デパート破産 第24回 ~山形県からとうとうデパートの灯が消えた~

 デパートが苦境に立つ理由を語る時、まず挙げられるのが郊外の巨大ショッピングモールの存在だろうか。

 山形においては、1997年に「ジャスコ山形北ショッピングセンター」が、2000年には「イオン山形南ショッピングセンター」が開業している。大沼デパートが属していた中心商店街の振興組合によると、1997年のジャスコ進出が決まった当時は大慌てしたものの、いざ開店してみると、商店街の売り上げにはさほど影響がなかったらしい。それで特に対策をせずにいたそうだが、徐々に人々のライフスタイルが郊外型に書き換えられていったのだろう。気が付いた時には取り返しのつかない事態に陥っていたという。

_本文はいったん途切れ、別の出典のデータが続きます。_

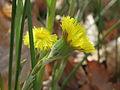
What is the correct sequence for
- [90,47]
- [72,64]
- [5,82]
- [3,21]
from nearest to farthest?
[90,47] < [5,82] < [72,64] < [3,21]

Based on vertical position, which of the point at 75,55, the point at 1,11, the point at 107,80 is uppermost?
the point at 1,11

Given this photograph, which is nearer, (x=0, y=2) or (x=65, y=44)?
(x=65, y=44)

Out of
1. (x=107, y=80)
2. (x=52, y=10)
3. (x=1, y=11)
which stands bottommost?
(x=107, y=80)

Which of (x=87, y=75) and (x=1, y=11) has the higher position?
(x=1, y=11)

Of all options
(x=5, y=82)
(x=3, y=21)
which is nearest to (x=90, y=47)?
(x=5, y=82)

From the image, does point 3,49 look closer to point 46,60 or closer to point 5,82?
point 5,82

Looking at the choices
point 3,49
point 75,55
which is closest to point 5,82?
point 3,49

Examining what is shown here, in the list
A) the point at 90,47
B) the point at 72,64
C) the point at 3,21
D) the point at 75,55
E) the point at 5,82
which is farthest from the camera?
the point at 75,55

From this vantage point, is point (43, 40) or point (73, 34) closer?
point (73, 34)

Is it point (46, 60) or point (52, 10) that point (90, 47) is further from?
point (52, 10)
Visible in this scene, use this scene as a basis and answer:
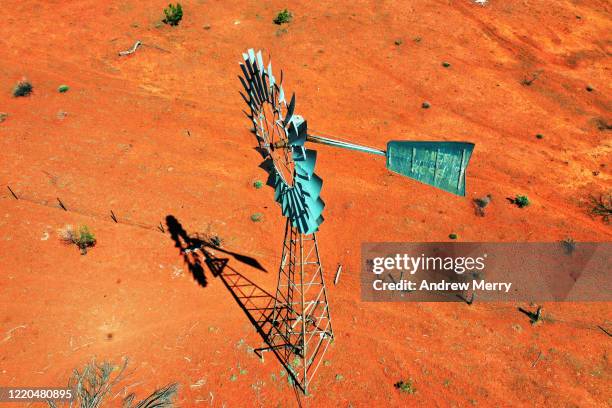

 さまざまな業態がひしめく空間や活気、かつて商店街が備えていたものがそこにあるのだから、車が吸い込まれていくのも当然だ。

 並んで挙げられるのは、やはりインターネットだろう。通信販売というシステムに、初めのうち抵抗を覚えた人は多いはずだ。実際の商品を目にせず買うのだから、どんなものが届くか不安になるのが自然だろう。私の場合は、個体差の少ないであろうCDや家電から恐る恐る試した。今では口に入るものすらネットで購入している。

 価値観が書き換わった証だろう。こうなれば、豊富な品ぞろえをうたっていたデパートが、無限の陳列棚を持つインターネットにかなうはずがない。ただし、だ。

—ネットによって商取引が進化した。

 私はこの考えを全面的に支持はしない。布団に埋もれたままであらゆる物が手に入るのは革命だろう。だが「生産者」と「消費者」との関係に注目すると、むしろ時計は巻き戻されたのではないかと思えるのだ。

 私の会社では醤油を作っているのだが、仮にインターネットのない時代にそれを販売すると仮定しよう。消費者の手に届くまでには卸業者を介し、小売店に並べてもらう必要がある。商品の宣伝をするために広告代理店や印刷会社へ依頼をすることもあるだろう。

 だが今はどうか。ネット上に店を作ることで、消費者とほぼダイレクトにつながることができる。宣伝にしてもSNSをうまく活用すれば自前でできるのだ。

「作った人から買う」

 まさに商売の原点ではないか。出版業界においても、これまでは新人賞をもらってデビューしようと多くのアマチュアたちが出版社や審査員たちの前に列を成していた。今もそれは残っているものの、ネット上で公開した小説が大当たりしたり、書いた作品をアマゾンで次々と公開して売り上げを得ている人も増えている。書店や取次が減っていく一方で、自作の本を持ち寄って販売する「コミックマーケット」や「文学フリーマケット」などは熱気を上昇させているのだから「出版不況」とはどの立場からの分析なのだろうと疑問が生まれる。

 いずれにせよ「生産者」との距離の近さというのは、現代の購買行動にとって重要なものに違いない。

 さて山形の大沼デパートは本来、自らが目利きしたものを売り場に並べていた。ところがある時期からテナントを呼び込む。すでに知名度のあるブランドに売り場を割り当てることで、集客と安定した収入が約束されるという期待からだろう。だがそれは、デパートと顧客との距離を広げる結果ももたらしたのではないだろうか。

 顧客がブランド商品に魅力を感じて通っているのであれば、買う場所は大沼でなくともよい。むしろ、より品ぞろえの豊富な仙台やインターネットに流れていって当然だろう。

 デパートが「生産」するものを「売り場の空間」や「商品の選定・推薦力」だと仮定すれば、替えのきかない「生産者」として、顧客との距離を取り直すのが時代に合った戦略なのかもしれない。

 もし大沼デパートがそれを実現できていたなら、山形の中心街は景色を変えていただろうか。